___ EXERCISE PASSAGE
I have been using apple products for a long time now, and it seems that for every apple product I buy I manage to find a flaw. whether its iPhones that have scratches and chips out of the box, iPads with uneven tone of the display (one area water than the other), or a MacBook with the lid shifted compared to the base. my experience is that no apple product will be perfect out of the box, and that trying to get a replacement is not worth the hassle as the replacements as well are not perfect out of the box. and lets not talk about fiascos like the butterfly keyboard which was kept alive for way too long.
now, if it was a mid-range tech company, where the products were cheaper, that would have made sense, but the apple brand is synonymous with quality and luxury, and for the price they charge for their products - wouldn’t it have made sense to accept no less than perfection? to expect more rigorous quality control?
maybe people who have insight on how apple and similar companies do quality control can shed some light on that, and on why the end result often doesn’t seem to match Apples reputation?
Apple has had quality control issues in the past like any other firm.
I can recall shoddy keyboards, disintegrating cables, wonky power supplies, lousy antennae, and now that we’re entering an economic slow down, I can see cost cutting getting too severe.
What has also changed is Apple overthinking the plumbing. A great example is putting an angle sensor in laptop lids to determine if the unit is closed. Of course it’s a more complicated piece just for no reason and will fail more than a plain old magnetic sensor.
I remember the fiasco with the fitst iPad Retina models and the yellow blotches on the screens because of glue that had not dried well yet. So many of those devices came with that issue, it was insane.
______
### EXERCISE INSTRUCTIONS
Reproduce everything in the discussion of Apple's quality control from "maybe people who" down to "any other firm.". The material that follows comes from a separate source and is unrelated to the discussion above.
___ EXTRACTED DATA
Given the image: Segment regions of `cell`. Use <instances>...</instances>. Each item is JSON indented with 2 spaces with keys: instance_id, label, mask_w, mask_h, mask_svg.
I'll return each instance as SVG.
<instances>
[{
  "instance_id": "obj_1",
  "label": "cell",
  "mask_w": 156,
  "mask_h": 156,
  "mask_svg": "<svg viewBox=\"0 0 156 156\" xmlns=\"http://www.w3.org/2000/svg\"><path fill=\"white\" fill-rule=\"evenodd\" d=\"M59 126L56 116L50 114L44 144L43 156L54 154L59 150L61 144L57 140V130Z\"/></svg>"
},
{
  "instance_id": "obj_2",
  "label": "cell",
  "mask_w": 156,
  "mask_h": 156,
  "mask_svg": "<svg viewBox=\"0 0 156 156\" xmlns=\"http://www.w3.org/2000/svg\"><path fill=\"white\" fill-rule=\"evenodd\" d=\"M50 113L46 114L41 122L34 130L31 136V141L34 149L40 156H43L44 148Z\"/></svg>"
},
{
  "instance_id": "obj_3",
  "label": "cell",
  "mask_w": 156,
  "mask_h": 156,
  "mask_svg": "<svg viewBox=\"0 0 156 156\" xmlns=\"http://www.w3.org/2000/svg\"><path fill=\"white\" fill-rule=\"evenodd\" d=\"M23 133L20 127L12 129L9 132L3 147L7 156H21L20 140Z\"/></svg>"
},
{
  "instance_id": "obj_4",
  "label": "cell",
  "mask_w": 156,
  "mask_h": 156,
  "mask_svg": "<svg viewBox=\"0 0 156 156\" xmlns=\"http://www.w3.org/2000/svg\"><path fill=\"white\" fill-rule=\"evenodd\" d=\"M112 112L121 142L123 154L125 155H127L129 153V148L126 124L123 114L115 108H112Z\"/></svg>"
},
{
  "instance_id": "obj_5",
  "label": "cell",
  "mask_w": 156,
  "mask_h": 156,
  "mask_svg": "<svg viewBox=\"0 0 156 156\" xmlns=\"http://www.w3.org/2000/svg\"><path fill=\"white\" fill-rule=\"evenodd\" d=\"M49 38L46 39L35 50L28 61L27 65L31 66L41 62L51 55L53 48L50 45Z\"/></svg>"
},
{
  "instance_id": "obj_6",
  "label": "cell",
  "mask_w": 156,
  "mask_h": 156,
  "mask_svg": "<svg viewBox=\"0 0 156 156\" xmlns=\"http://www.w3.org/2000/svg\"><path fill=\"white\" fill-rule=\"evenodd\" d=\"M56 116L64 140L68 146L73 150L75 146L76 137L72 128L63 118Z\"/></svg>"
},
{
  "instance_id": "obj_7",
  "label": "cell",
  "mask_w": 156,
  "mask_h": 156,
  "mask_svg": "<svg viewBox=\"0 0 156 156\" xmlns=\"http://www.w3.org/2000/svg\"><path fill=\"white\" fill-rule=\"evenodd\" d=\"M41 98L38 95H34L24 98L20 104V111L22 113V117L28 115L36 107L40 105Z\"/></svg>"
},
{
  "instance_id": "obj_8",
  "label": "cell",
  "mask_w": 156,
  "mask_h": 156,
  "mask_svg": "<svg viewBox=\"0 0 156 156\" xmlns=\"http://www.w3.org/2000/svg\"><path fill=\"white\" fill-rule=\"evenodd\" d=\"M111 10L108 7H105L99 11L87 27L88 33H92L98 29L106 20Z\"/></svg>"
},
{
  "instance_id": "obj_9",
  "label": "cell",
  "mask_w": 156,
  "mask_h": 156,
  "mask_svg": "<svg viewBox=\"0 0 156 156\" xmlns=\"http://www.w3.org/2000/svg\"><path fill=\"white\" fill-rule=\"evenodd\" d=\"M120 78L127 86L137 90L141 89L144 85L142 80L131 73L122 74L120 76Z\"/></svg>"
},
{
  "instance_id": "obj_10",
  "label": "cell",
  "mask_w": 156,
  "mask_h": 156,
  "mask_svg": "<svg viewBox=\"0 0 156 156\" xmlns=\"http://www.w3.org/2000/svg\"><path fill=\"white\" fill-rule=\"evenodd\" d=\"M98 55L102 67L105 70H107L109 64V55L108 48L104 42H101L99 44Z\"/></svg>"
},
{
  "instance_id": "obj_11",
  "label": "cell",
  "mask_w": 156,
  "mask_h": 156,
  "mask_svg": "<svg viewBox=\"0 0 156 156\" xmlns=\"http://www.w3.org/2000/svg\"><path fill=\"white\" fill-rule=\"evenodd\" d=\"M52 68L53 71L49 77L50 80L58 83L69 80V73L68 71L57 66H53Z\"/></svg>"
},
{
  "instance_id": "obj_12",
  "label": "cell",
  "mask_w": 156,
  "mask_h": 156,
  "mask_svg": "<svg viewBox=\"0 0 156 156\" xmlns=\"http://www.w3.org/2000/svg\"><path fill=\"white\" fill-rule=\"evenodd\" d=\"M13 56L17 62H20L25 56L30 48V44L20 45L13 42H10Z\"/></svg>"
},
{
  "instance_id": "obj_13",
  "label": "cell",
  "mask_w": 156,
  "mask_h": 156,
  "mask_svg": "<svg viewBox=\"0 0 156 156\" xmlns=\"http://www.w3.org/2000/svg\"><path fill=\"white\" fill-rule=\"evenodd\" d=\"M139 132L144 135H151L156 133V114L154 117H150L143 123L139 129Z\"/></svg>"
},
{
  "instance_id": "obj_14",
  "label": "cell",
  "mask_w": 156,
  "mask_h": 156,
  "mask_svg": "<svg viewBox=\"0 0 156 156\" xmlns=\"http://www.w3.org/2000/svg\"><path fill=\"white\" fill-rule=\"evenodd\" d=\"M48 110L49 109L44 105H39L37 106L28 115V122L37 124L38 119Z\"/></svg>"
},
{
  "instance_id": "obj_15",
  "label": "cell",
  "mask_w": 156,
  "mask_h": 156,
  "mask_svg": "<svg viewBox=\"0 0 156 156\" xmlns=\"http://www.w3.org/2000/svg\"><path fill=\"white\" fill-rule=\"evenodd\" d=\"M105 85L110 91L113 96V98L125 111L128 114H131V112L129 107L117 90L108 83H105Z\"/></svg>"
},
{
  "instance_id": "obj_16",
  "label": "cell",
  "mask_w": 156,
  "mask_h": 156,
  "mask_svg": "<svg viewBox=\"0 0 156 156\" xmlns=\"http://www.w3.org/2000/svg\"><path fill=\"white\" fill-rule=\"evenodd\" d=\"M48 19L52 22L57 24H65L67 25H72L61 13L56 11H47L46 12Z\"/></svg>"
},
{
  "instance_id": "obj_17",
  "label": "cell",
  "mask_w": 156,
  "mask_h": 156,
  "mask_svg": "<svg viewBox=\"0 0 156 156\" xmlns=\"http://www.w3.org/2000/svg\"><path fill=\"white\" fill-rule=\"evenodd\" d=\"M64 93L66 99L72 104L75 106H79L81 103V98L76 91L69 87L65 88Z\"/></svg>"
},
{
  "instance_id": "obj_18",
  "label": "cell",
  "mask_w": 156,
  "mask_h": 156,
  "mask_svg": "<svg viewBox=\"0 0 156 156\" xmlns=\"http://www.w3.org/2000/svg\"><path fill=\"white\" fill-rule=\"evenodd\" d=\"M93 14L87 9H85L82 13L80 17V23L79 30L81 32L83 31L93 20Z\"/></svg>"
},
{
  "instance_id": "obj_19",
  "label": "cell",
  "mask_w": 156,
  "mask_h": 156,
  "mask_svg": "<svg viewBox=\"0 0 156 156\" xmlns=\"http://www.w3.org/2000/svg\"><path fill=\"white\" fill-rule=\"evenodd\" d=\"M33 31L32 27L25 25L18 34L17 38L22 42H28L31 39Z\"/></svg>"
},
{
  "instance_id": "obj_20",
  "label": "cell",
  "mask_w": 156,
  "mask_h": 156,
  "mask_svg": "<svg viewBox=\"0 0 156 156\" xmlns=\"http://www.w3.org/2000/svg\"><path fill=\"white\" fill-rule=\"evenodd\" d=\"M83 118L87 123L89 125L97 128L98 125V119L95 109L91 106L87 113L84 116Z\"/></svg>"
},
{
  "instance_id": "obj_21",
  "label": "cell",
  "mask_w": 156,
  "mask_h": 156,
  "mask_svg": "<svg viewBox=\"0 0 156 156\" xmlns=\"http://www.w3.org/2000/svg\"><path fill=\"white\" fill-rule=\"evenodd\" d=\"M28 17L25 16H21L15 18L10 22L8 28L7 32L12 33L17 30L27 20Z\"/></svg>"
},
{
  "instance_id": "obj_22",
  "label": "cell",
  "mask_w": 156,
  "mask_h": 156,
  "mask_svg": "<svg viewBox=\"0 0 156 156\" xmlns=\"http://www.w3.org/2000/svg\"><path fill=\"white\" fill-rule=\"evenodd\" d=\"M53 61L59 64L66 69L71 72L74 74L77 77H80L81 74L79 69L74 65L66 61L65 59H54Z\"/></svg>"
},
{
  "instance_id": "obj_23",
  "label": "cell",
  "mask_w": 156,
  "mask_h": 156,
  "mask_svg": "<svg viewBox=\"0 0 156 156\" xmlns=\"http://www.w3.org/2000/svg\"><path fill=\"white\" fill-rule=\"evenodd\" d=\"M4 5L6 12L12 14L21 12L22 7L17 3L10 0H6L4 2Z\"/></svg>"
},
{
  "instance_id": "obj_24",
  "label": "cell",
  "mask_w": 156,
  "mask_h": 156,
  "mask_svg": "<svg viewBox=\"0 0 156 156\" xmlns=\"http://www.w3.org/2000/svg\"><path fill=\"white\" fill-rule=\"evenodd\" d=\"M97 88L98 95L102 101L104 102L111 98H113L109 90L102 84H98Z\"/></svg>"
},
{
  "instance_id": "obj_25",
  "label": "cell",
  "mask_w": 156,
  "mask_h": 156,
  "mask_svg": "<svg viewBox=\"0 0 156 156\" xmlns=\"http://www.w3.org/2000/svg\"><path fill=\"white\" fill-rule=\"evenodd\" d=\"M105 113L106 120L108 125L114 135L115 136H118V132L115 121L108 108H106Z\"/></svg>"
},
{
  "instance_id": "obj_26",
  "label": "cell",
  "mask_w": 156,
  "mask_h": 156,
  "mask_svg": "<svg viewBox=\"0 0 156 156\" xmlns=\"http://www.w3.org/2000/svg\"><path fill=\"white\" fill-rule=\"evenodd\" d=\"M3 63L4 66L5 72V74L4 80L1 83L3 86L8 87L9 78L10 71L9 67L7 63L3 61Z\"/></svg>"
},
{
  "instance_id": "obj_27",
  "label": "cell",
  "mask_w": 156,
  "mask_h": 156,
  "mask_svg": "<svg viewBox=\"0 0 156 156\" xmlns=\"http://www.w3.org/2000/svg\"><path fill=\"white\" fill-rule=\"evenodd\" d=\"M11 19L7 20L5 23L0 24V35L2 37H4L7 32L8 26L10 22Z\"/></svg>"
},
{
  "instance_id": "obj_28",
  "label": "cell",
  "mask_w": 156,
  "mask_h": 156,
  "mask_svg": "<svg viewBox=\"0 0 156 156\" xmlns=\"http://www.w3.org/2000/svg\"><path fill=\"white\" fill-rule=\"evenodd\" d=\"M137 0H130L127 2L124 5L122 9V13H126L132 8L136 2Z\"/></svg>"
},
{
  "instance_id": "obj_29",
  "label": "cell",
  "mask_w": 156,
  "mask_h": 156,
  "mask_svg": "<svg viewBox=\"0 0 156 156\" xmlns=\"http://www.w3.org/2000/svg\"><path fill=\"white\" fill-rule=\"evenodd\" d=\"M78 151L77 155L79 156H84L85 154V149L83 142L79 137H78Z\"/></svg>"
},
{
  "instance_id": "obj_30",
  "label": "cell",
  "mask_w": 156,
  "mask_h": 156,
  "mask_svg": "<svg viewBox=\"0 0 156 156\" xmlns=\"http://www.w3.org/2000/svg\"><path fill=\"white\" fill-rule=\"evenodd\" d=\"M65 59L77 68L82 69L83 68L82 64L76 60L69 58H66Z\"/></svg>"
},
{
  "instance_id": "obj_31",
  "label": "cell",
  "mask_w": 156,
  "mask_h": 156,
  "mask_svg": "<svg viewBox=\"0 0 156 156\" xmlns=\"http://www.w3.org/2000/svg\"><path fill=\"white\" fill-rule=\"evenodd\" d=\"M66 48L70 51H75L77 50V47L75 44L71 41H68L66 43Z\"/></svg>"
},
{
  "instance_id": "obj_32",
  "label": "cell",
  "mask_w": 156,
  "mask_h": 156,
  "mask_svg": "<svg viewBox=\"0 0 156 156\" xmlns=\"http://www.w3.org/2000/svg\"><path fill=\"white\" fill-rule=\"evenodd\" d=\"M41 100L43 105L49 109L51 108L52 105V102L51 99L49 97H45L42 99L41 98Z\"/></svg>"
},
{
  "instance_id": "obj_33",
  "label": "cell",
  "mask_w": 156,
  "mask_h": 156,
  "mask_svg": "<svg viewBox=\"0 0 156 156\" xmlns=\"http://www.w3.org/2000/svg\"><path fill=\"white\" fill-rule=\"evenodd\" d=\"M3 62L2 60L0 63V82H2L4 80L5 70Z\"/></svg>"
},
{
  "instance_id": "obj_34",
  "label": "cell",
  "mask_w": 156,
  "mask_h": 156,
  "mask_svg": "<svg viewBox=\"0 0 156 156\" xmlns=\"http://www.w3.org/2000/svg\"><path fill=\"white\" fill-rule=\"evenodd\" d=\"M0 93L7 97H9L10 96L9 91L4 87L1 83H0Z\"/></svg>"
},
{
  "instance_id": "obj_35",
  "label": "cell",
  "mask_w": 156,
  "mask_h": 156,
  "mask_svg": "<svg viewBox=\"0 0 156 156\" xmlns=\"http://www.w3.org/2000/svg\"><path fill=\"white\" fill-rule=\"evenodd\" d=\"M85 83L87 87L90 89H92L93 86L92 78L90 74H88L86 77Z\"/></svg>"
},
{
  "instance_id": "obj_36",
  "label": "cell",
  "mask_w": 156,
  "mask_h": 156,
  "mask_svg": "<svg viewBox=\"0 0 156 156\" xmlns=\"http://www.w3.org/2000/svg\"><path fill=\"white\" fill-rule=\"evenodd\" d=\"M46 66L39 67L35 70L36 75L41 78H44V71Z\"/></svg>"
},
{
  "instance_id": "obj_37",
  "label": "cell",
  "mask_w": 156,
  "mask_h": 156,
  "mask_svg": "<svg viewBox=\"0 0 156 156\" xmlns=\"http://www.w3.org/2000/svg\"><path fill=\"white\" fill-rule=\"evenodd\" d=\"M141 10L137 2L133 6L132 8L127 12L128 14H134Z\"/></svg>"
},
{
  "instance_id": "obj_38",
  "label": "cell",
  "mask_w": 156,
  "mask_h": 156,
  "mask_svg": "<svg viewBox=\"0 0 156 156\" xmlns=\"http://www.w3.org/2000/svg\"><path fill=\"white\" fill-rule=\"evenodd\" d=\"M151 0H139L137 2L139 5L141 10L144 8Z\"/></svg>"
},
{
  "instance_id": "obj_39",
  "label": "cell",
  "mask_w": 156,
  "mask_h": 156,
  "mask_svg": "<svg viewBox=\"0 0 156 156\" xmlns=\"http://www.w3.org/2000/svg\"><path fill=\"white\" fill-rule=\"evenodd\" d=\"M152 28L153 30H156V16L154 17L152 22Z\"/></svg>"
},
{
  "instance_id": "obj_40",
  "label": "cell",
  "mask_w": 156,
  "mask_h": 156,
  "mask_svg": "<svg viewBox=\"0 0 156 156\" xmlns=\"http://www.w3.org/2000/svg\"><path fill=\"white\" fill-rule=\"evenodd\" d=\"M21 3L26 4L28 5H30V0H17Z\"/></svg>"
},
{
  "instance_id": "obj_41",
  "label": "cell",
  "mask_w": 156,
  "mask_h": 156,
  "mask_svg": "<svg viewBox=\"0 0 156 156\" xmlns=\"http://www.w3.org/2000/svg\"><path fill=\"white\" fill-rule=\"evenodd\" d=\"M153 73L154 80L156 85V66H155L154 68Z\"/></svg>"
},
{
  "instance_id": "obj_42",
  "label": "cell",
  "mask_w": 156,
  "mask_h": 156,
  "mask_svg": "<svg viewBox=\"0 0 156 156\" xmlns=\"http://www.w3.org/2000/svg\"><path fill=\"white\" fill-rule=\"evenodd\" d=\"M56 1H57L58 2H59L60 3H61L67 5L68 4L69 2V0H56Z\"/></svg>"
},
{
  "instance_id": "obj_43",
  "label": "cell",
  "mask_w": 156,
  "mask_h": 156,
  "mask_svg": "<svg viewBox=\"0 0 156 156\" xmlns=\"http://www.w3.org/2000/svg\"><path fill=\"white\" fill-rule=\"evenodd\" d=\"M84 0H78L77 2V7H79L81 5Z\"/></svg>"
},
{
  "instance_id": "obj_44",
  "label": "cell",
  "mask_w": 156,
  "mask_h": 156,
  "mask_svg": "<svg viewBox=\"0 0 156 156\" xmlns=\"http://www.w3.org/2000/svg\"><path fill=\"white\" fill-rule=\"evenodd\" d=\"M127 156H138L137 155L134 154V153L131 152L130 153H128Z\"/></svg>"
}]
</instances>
______
### RESPONSE TO THE EXERCISE
maybe people who have insight on how apple and similar companies do quality control can shed some light on that, and on why the end result often doesn’t seem to match Apples reputation?
Apple has had quality control issues in the past like any other firm.